A nearly dead breed of predominately American cars that have the primary focus of being relatively inexpensive considering their high performance. This is achieved by ignoring most comfort oriented features seen in similarly priced cars.
They were most popular in their golden age - the 50s through the early 70s - up until the energy crisis. During that time, advances in suspension, brakes, tires, and frame consistency/rigidity had not yet been made, making the cars notorious for their rough ride, poor handling, and ineffective brakes which were made more dangerous by their high acceleration and top speed. For this reason, muscle cars have the stereotype of only being effective at straight line performance, but the few remaining muscle cars have proven otherwise.
The boom of the 90s saw a bit of resurgence with American muscle cars and even some foreign competitors, but their impracticality has kept them from being at the forefront of the public eye's desire or automakers' concerns.

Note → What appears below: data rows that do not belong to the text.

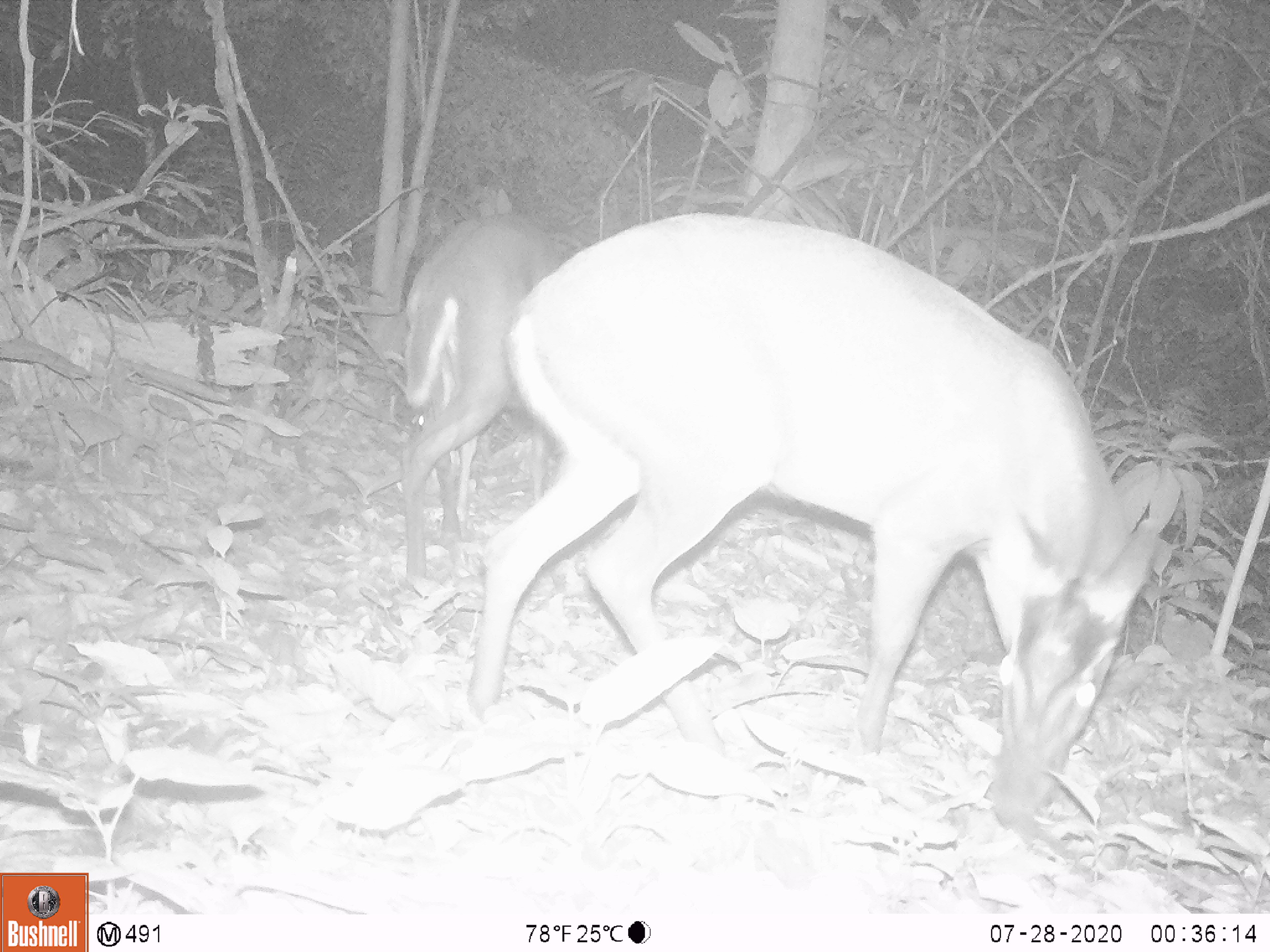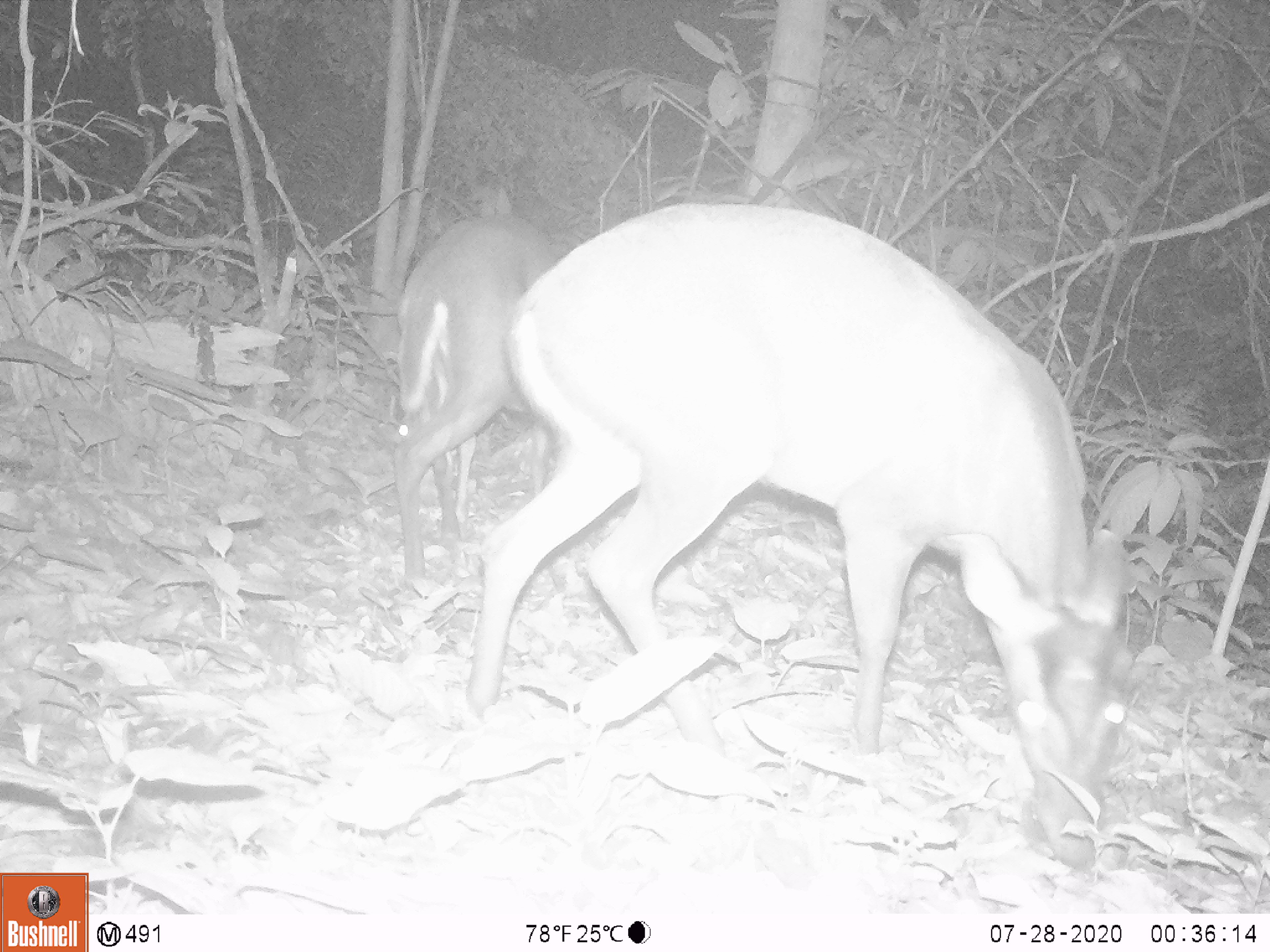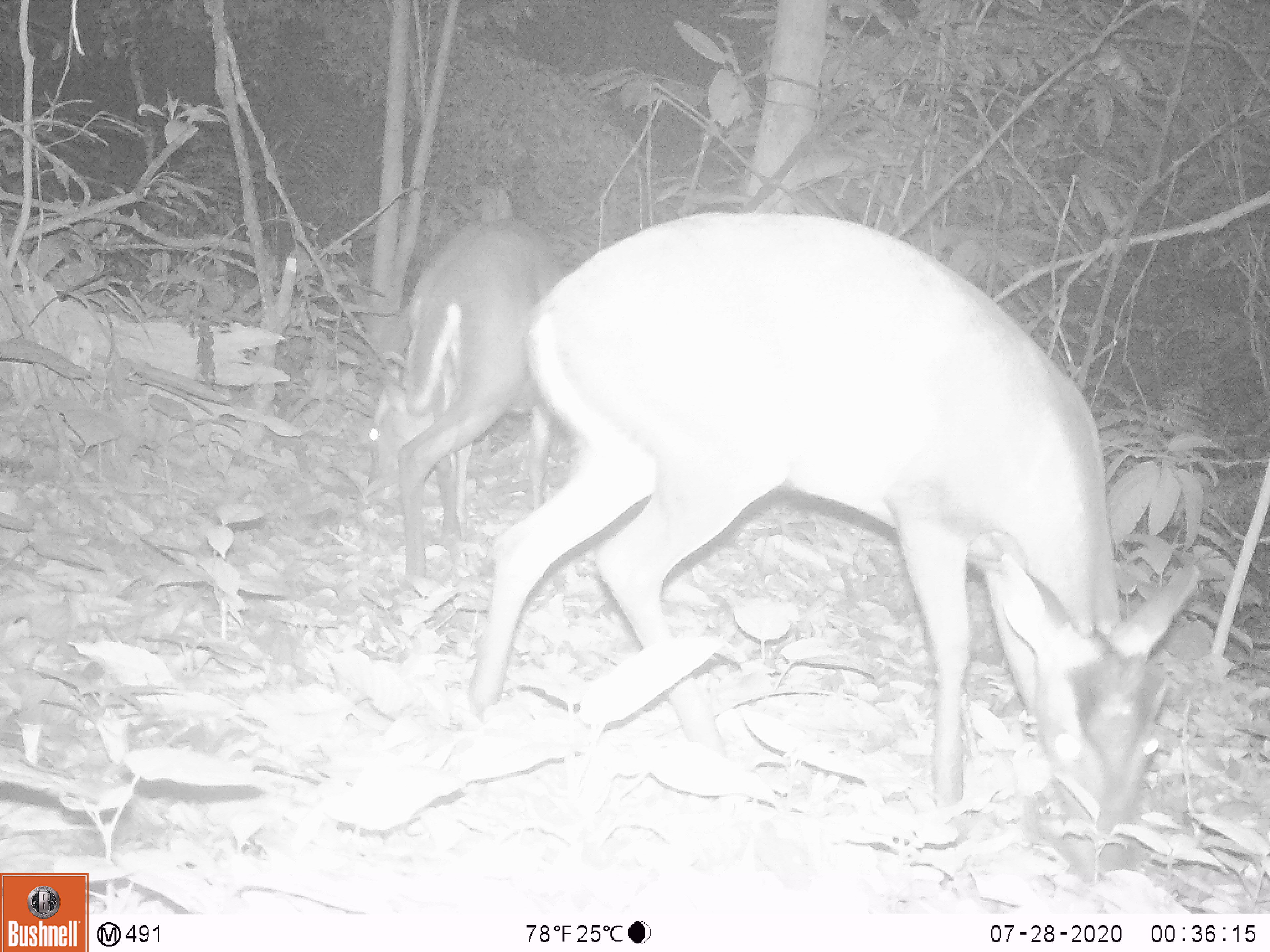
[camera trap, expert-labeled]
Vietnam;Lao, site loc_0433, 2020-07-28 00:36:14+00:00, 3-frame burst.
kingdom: Animalia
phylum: Chordata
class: Mammalia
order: Artiodactyla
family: Cervidae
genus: Muntiacus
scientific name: Muntiacus rooseveltorum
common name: roosevelt's muntjac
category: roosevelts muntjac group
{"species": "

The 1968 GTX Roadrunner with a 426 cubic inch engine had 425hp and 490lb-ft, was capable of a quarter mile in 13.4 seconds - a feat rarely obtained by today's cars. It had upgraded handling and other essentials, but had a spartan interior, even lacking carpets.
The 2002 Camaro SS had handling that rivaled and acceleration that beat nearly every car costing under $60,000. It even got 28mpg on the highway thanks to its high torque and six speed transmission. But it was 2-doors only, had mediocre leg room in both front and back, and sub par creature comforts considering that it cost over $30,000.
Modern day examples of foreign attempts at the single-minded goal of a car with high performance above all else (muscle cars) are include the: Subaru WRX STi, Mitsubishi Lancer Evolution, Nissan 350z, Honda S2000, and Toyota Supra.